• [WHAT TO PRODUCE]
Reproduce the records verbatim from their beginning down to and including the line containing "8L127 22H137L142 15V8L137", and omit the pictures from your answer.

Data excerpts

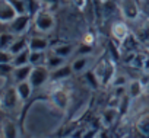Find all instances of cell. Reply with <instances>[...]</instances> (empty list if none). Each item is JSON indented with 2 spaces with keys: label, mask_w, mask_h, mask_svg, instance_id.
I'll use <instances>...</instances> for the list:
<instances>
[{
  "label": "cell",
  "mask_w": 149,
  "mask_h": 138,
  "mask_svg": "<svg viewBox=\"0 0 149 138\" xmlns=\"http://www.w3.org/2000/svg\"><path fill=\"white\" fill-rule=\"evenodd\" d=\"M92 70H94V73L97 74V77H98V80H100L101 84H110V83H113V79H114L116 74H117L116 64H114V61H113L111 58H108V57L101 58V60L95 64V67L92 68Z\"/></svg>",
  "instance_id": "1"
},
{
  "label": "cell",
  "mask_w": 149,
  "mask_h": 138,
  "mask_svg": "<svg viewBox=\"0 0 149 138\" xmlns=\"http://www.w3.org/2000/svg\"><path fill=\"white\" fill-rule=\"evenodd\" d=\"M117 8L127 22H137L142 15V8L137 0H117Z\"/></svg>",
  "instance_id": "2"
},
{
  "label": "cell",
  "mask_w": 149,
  "mask_h": 138,
  "mask_svg": "<svg viewBox=\"0 0 149 138\" xmlns=\"http://www.w3.org/2000/svg\"><path fill=\"white\" fill-rule=\"evenodd\" d=\"M34 25H35V29L38 32L50 34L56 28V19L48 10L41 9L40 12H37L34 15Z\"/></svg>",
  "instance_id": "3"
},
{
  "label": "cell",
  "mask_w": 149,
  "mask_h": 138,
  "mask_svg": "<svg viewBox=\"0 0 149 138\" xmlns=\"http://www.w3.org/2000/svg\"><path fill=\"white\" fill-rule=\"evenodd\" d=\"M21 97L18 95V90H16V86H9L8 89H3V93H2V99H0V103H2V109L5 112H12L15 111L19 103H21Z\"/></svg>",
  "instance_id": "4"
},
{
  "label": "cell",
  "mask_w": 149,
  "mask_h": 138,
  "mask_svg": "<svg viewBox=\"0 0 149 138\" xmlns=\"http://www.w3.org/2000/svg\"><path fill=\"white\" fill-rule=\"evenodd\" d=\"M50 71H51V70H50L45 64L34 65L32 73H31V77H29V82H31V84L34 86V89H40V87H42L47 82H50Z\"/></svg>",
  "instance_id": "5"
},
{
  "label": "cell",
  "mask_w": 149,
  "mask_h": 138,
  "mask_svg": "<svg viewBox=\"0 0 149 138\" xmlns=\"http://www.w3.org/2000/svg\"><path fill=\"white\" fill-rule=\"evenodd\" d=\"M50 102L58 112H66L70 103V95L64 89H56L50 95Z\"/></svg>",
  "instance_id": "6"
},
{
  "label": "cell",
  "mask_w": 149,
  "mask_h": 138,
  "mask_svg": "<svg viewBox=\"0 0 149 138\" xmlns=\"http://www.w3.org/2000/svg\"><path fill=\"white\" fill-rule=\"evenodd\" d=\"M31 16H32V15H29V13L18 15V16L8 25V26H9V31H10L12 34L18 35V36L24 35V34L28 31L29 25H31Z\"/></svg>",
  "instance_id": "7"
},
{
  "label": "cell",
  "mask_w": 149,
  "mask_h": 138,
  "mask_svg": "<svg viewBox=\"0 0 149 138\" xmlns=\"http://www.w3.org/2000/svg\"><path fill=\"white\" fill-rule=\"evenodd\" d=\"M18 15L19 12L10 0H0V22L3 25H9Z\"/></svg>",
  "instance_id": "8"
},
{
  "label": "cell",
  "mask_w": 149,
  "mask_h": 138,
  "mask_svg": "<svg viewBox=\"0 0 149 138\" xmlns=\"http://www.w3.org/2000/svg\"><path fill=\"white\" fill-rule=\"evenodd\" d=\"M110 32H111L113 39H114V44H118V45H121V44L126 41V38L132 34L130 29H129V26H127V23H124V22H121V21L114 22V23L111 25Z\"/></svg>",
  "instance_id": "9"
},
{
  "label": "cell",
  "mask_w": 149,
  "mask_h": 138,
  "mask_svg": "<svg viewBox=\"0 0 149 138\" xmlns=\"http://www.w3.org/2000/svg\"><path fill=\"white\" fill-rule=\"evenodd\" d=\"M120 115H121V113H120V109H118L117 106L108 105V106L102 111V113H101V125H102L104 128H111V126L117 122V119H118Z\"/></svg>",
  "instance_id": "10"
},
{
  "label": "cell",
  "mask_w": 149,
  "mask_h": 138,
  "mask_svg": "<svg viewBox=\"0 0 149 138\" xmlns=\"http://www.w3.org/2000/svg\"><path fill=\"white\" fill-rule=\"evenodd\" d=\"M73 73V68H72V64H63L61 67L58 68H54V70L50 71V82L56 83V82H63V80H67Z\"/></svg>",
  "instance_id": "11"
},
{
  "label": "cell",
  "mask_w": 149,
  "mask_h": 138,
  "mask_svg": "<svg viewBox=\"0 0 149 138\" xmlns=\"http://www.w3.org/2000/svg\"><path fill=\"white\" fill-rule=\"evenodd\" d=\"M91 65V55H78L72 61V68L74 74H84Z\"/></svg>",
  "instance_id": "12"
},
{
  "label": "cell",
  "mask_w": 149,
  "mask_h": 138,
  "mask_svg": "<svg viewBox=\"0 0 149 138\" xmlns=\"http://www.w3.org/2000/svg\"><path fill=\"white\" fill-rule=\"evenodd\" d=\"M2 137L3 138H19V131H18V126L16 124L9 119V118H5L2 121Z\"/></svg>",
  "instance_id": "13"
},
{
  "label": "cell",
  "mask_w": 149,
  "mask_h": 138,
  "mask_svg": "<svg viewBox=\"0 0 149 138\" xmlns=\"http://www.w3.org/2000/svg\"><path fill=\"white\" fill-rule=\"evenodd\" d=\"M32 68H34L32 64H26V65L15 67V70H13V73H12L13 80H15L16 83H19V82H25V80H29L31 73H32Z\"/></svg>",
  "instance_id": "14"
},
{
  "label": "cell",
  "mask_w": 149,
  "mask_h": 138,
  "mask_svg": "<svg viewBox=\"0 0 149 138\" xmlns=\"http://www.w3.org/2000/svg\"><path fill=\"white\" fill-rule=\"evenodd\" d=\"M48 41L44 36H29L28 38V48L31 51H41L45 52L48 49Z\"/></svg>",
  "instance_id": "15"
},
{
  "label": "cell",
  "mask_w": 149,
  "mask_h": 138,
  "mask_svg": "<svg viewBox=\"0 0 149 138\" xmlns=\"http://www.w3.org/2000/svg\"><path fill=\"white\" fill-rule=\"evenodd\" d=\"M145 90H146V86L143 84L142 80H130L127 84V95L130 96V99L140 97Z\"/></svg>",
  "instance_id": "16"
},
{
  "label": "cell",
  "mask_w": 149,
  "mask_h": 138,
  "mask_svg": "<svg viewBox=\"0 0 149 138\" xmlns=\"http://www.w3.org/2000/svg\"><path fill=\"white\" fill-rule=\"evenodd\" d=\"M16 90H18V95H19L22 103H24V102H26V100L31 97L32 90H34V86L31 84L29 80H25V82H19V83H16Z\"/></svg>",
  "instance_id": "17"
},
{
  "label": "cell",
  "mask_w": 149,
  "mask_h": 138,
  "mask_svg": "<svg viewBox=\"0 0 149 138\" xmlns=\"http://www.w3.org/2000/svg\"><path fill=\"white\" fill-rule=\"evenodd\" d=\"M136 129L137 132L145 137V138H149V113H142L137 121H136Z\"/></svg>",
  "instance_id": "18"
},
{
  "label": "cell",
  "mask_w": 149,
  "mask_h": 138,
  "mask_svg": "<svg viewBox=\"0 0 149 138\" xmlns=\"http://www.w3.org/2000/svg\"><path fill=\"white\" fill-rule=\"evenodd\" d=\"M63 64H66V58H64V57H60V55H57V54H56V52H53V51L47 55L45 65L50 68V70L58 68V67H61Z\"/></svg>",
  "instance_id": "19"
},
{
  "label": "cell",
  "mask_w": 149,
  "mask_h": 138,
  "mask_svg": "<svg viewBox=\"0 0 149 138\" xmlns=\"http://www.w3.org/2000/svg\"><path fill=\"white\" fill-rule=\"evenodd\" d=\"M136 36L140 42H149V18L140 22L136 31Z\"/></svg>",
  "instance_id": "20"
},
{
  "label": "cell",
  "mask_w": 149,
  "mask_h": 138,
  "mask_svg": "<svg viewBox=\"0 0 149 138\" xmlns=\"http://www.w3.org/2000/svg\"><path fill=\"white\" fill-rule=\"evenodd\" d=\"M29 57H31V49L26 48V49H24V51H21V52H18V54H15L12 62H13L15 67L26 65V64H31V62H29Z\"/></svg>",
  "instance_id": "21"
},
{
  "label": "cell",
  "mask_w": 149,
  "mask_h": 138,
  "mask_svg": "<svg viewBox=\"0 0 149 138\" xmlns=\"http://www.w3.org/2000/svg\"><path fill=\"white\" fill-rule=\"evenodd\" d=\"M26 48H28V38H25L24 35H21V36H16V39L10 45L9 51L15 55V54H18V52H21V51H24Z\"/></svg>",
  "instance_id": "22"
},
{
  "label": "cell",
  "mask_w": 149,
  "mask_h": 138,
  "mask_svg": "<svg viewBox=\"0 0 149 138\" xmlns=\"http://www.w3.org/2000/svg\"><path fill=\"white\" fill-rule=\"evenodd\" d=\"M51 51L53 52H56L57 55H60V57H64V58H67V57H70L72 54H73V45L72 44H57V45H54L53 48H51Z\"/></svg>",
  "instance_id": "23"
},
{
  "label": "cell",
  "mask_w": 149,
  "mask_h": 138,
  "mask_svg": "<svg viewBox=\"0 0 149 138\" xmlns=\"http://www.w3.org/2000/svg\"><path fill=\"white\" fill-rule=\"evenodd\" d=\"M16 36H18V35L12 34L10 31L3 32L2 35H0V48H2V49H9L10 45L13 44V41L16 39Z\"/></svg>",
  "instance_id": "24"
},
{
  "label": "cell",
  "mask_w": 149,
  "mask_h": 138,
  "mask_svg": "<svg viewBox=\"0 0 149 138\" xmlns=\"http://www.w3.org/2000/svg\"><path fill=\"white\" fill-rule=\"evenodd\" d=\"M45 60H47L45 52H41V51H31L29 62H31L32 65H41V64H45Z\"/></svg>",
  "instance_id": "25"
},
{
  "label": "cell",
  "mask_w": 149,
  "mask_h": 138,
  "mask_svg": "<svg viewBox=\"0 0 149 138\" xmlns=\"http://www.w3.org/2000/svg\"><path fill=\"white\" fill-rule=\"evenodd\" d=\"M129 79H127V76H124V74H116V77L113 79V86L114 87H127V84H129Z\"/></svg>",
  "instance_id": "26"
},
{
  "label": "cell",
  "mask_w": 149,
  "mask_h": 138,
  "mask_svg": "<svg viewBox=\"0 0 149 138\" xmlns=\"http://www.w3.org/2000/svg\"><path fill=\"white\" fill-rule=\"evenodd\" d=\"M0 70H2V74H5V76H8V74L12 76L15 65H13V62H0Z\"/></svg>",
  "instance_id": "27"
},
{
  "label": "cell",
  "mask_w": 149,
  "mask_h": 138,
  "mask_svg": "<svg viewBox=\"0 0 149 138\" xmlns=\"http://www.w3.org/2000/svg\"><path fill=\"white\" fill-rule=\"evenodd\" d=\"M13 54L9 49H0V62H12Z\"/></svg>",
  "instance_id": "28"
},
{
  "label": "cell",
  "mask_w": 149,
  "mask_h": 138,
  "mask_svg": "<svg viewBox=\"0 0 149 138\" xmlns=\"http://www.w3.org/2000/svg\"><path fill=\"white\" fill-rule=\"evenodd\" d=\"M91 52H92V45L84 44V42H82V45L76 49V54H78V55H89Z\"/></svg>",
  "instance_id": "29"
},
{
  "label": "cell",
  "mask_w": 149,
  "mask_h": 138,
  "mask_svg": "<svg viewBox=\"0 0 149 138\" xmlns=\"http://www.w3.org/2000/svg\"><path fill=\"white\" fill-rule=\"evenodd\" d=\"M140 8H142V12H146L149 13V0H137Z\"/></svg>",
  "instance_id": "30"
},
{
  "label": "cell",
  "mask_w": 149,
  "mask_h": 138,
  "mask_svg": "<svg viewBox=\"0 0 149 138\" xmlns=\"http://www.w3.org/2000/svg\"><path fill=\"white\" fill-rule=\"evenodd\" d=\"M82 42H84V44L94 45V35H91V34H86V35H85V38L82 39Z\"/></svg>",
  "instance_id": "31"
},
{
  "label": "cell",
  "mask_w": 149,
  "mask_h": 138,
  "mask_svg": "<svg viewBox=\"0 0 149 138\" xmlns=\"http://www.w3.org/2000/svg\"><path fill=\"white\" fill-rule=\"evenodd\" d=\"M42 3H54V2H57V0H41Z\"/></svg>",
  "instance_id": "32"
},
{
  "label": "cell",
  "mask_w": 149,
  "mask_h": 138,
  "mask_svg": "<svg viewBox=\"0 0 149 138\" xmlns=\"http://www.w3.org/2000/svg\"><path fill=\"white\" fill-rule=\"evenodd\" d=\"M146 92L149 93V79H148V83H146Z\"/></svg>",
  "instance_id": "33"
}]
</instances>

• [RESULT FOR THIS TASK]
Find all instances of cell. Reply with <instances>[...]</instances> (empty list if none). Each item is JSON indented with 2 spaces with keys: label, mask_w, mask_h, mask_svg, instance_id.
I'll use <instances>...</instances> for the list:
<instances>
[{
  "label": "cell",
  "mask_w": 149,
  "mask_h": 138,
  "mask_svg": "<svg viewBox=\"0 0 149 138\" xmlns=\"http://www.w3.org/2000/svg\"><path fill=\"white\" fill-rule=\"evenodd\" d=\"M92 70H94V73L97 74V77H98V80H100L101 84H110V83H113V79H114L116 74H117L116 64H114V61H113L111 58H108V57L101 58V60L95 64V67L92 68Z\"/></svg>",
  "instance_id": "1"
},
{
  "label": "cell",
  "mask_w": 149,
  "mask_h": 138,
  "mask_svg": "<svg viewBox=\"0 0 149 138\" xmlns=\"http://www.w3.org/2000/svg\"><path fill=\"white\" fill-rule=\"evenodd\" d=\"M117 8L127 22H137L142 15V8L137 0H117Z\"/></svg>",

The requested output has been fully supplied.